Sweet potatoes: Sweet potatoes are actually roots. This cultivar (cultivated variety) is called ‘Beaureguard’. It is a southern sweet tater, grown mainly in Alabama and Mississippi. So very tasty and super healthy. Let’s call it a ‘super food’. Why not. They are loaded with minerals, fiber, and yes, antioxidants.
Select-a-cooler: A selection between the last of the golden zukes, or an eggplant. The zukes really performed well. They made super fruits and lasted a very long time in the field. The eggplants are an interesting story. Remember that quadruple heat wave (12 straight days above 90F) that we endured? Well, it had a physiological effect on the eggplant plants. They were looking healthy and holding flowers one day, and a couple days later all the flowers were on the ground. When it gets too hot for these plants, that’s what they always do. Too hot to reproduce, I suppose. So instead, these plants just kept growing vegetatively. They are huge. They did re-flower when the heatwave ended. And those flowers are just now developing into fruits. The plants are robust and growing in the protective environment of the high tunnel. So, they’ve got both plenty of strength and plenty of time to do some serious fruiting. I expect a late rush of eggplant fruits.

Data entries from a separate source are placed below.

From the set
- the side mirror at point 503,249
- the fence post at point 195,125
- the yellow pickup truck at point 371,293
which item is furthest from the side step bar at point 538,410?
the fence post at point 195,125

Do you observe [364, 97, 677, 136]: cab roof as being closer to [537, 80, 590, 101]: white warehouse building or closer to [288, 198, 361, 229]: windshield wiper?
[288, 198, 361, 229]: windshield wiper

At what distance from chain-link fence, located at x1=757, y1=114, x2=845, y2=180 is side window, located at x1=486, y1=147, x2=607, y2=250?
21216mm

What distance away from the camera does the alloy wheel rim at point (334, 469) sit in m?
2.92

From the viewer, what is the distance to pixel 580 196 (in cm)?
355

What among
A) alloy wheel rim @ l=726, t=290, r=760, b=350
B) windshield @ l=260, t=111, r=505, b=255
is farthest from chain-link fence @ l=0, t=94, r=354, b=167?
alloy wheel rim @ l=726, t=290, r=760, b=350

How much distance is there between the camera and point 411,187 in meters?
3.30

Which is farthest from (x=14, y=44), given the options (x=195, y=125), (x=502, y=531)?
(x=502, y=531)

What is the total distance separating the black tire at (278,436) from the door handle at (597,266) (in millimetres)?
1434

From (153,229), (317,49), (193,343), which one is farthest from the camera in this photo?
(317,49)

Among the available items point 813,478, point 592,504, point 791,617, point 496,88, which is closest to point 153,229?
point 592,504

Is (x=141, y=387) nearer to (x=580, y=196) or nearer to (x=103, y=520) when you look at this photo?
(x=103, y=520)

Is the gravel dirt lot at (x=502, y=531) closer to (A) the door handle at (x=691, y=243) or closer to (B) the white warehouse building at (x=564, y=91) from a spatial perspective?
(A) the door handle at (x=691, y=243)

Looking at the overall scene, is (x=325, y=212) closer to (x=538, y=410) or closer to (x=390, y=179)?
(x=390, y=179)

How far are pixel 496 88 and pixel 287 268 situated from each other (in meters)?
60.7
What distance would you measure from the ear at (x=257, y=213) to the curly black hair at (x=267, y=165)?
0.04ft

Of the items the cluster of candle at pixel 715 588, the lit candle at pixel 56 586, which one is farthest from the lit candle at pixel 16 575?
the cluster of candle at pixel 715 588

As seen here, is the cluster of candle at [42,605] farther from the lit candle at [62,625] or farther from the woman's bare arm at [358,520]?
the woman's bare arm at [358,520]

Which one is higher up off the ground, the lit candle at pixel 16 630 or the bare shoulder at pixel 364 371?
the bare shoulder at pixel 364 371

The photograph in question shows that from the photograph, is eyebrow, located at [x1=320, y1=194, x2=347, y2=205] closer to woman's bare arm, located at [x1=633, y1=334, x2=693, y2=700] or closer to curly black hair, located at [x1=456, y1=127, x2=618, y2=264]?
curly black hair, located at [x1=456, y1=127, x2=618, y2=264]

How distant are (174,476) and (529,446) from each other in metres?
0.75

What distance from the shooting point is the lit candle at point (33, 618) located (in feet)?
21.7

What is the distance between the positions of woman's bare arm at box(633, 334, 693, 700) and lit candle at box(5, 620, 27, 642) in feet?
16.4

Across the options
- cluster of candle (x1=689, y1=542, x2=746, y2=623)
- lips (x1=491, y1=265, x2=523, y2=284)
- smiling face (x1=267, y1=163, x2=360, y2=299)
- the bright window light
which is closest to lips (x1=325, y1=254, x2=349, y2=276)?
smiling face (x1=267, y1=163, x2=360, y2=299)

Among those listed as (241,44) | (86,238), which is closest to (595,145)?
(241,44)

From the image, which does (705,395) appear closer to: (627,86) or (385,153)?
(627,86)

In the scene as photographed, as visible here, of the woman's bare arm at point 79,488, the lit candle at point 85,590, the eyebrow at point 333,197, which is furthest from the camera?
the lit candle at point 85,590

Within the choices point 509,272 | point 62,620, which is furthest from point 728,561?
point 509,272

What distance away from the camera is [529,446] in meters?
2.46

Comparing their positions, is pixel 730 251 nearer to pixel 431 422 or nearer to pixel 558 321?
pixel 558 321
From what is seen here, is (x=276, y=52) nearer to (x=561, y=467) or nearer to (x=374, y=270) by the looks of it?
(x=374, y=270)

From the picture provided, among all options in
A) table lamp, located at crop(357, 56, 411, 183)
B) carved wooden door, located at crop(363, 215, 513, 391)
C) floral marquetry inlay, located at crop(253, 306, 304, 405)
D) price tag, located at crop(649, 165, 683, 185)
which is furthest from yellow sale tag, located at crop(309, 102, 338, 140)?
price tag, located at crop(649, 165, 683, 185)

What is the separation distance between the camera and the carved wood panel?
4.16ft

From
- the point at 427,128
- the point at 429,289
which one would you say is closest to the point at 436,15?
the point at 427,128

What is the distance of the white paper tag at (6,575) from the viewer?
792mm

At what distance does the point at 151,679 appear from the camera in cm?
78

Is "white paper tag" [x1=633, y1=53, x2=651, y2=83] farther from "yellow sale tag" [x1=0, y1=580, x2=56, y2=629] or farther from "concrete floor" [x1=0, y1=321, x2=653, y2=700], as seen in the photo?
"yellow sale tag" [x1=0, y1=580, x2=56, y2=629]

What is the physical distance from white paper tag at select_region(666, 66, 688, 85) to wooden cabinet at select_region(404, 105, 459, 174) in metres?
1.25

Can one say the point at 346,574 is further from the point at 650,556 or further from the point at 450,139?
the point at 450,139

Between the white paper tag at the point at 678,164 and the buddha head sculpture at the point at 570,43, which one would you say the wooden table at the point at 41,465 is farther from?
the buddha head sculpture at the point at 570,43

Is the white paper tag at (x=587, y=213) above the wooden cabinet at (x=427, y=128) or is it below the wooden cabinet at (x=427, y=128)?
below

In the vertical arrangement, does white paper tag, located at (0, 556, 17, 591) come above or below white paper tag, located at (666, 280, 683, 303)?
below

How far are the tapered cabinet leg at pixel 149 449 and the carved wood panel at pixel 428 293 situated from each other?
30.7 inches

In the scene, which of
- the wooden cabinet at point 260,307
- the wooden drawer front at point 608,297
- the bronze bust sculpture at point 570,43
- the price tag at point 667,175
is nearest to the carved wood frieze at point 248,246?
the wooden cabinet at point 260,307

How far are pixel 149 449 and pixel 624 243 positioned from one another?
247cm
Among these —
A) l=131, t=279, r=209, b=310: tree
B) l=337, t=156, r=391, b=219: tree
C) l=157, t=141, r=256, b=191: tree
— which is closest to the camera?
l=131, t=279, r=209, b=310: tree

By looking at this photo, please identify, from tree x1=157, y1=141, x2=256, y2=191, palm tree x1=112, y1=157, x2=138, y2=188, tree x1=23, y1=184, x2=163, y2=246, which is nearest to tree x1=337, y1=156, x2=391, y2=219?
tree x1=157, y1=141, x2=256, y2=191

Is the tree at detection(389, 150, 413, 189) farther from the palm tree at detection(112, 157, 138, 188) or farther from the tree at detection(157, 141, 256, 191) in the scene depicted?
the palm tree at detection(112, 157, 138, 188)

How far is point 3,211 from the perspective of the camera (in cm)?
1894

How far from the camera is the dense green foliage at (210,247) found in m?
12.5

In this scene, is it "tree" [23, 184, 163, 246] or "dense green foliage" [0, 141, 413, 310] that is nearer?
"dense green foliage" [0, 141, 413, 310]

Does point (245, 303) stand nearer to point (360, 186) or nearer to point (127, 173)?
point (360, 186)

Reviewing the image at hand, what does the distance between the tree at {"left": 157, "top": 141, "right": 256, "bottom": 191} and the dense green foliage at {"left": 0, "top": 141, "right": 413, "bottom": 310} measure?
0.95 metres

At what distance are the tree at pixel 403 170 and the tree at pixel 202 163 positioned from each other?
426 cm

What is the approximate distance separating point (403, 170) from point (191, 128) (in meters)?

Arugula: This bed is like an arugula machine, and it does not appear to be slowing down. We are so good at growing arugula. So, we will keep harvesting it for you. It can be blanched and then frozen in a plastic bag to be used in a sauté or soup this coming winter. It is coming, you know, winter. If you are not a fan of arugula uncooked, try cooking it and using it to flavor a rice or a pasta. The bitterness that turns some people off is not pronounced when it is cooked. Try to get this green into your GI tract. Your body will thank you.
This week concludes a really super third quarter of the season. We have plenty of crops in the field to have a great fourth quarter as well, for the win.
Oh! We are going to have a Bee Thankful Farm display at the Deerfield Fair this year! Thank you, Sarah. Exciting!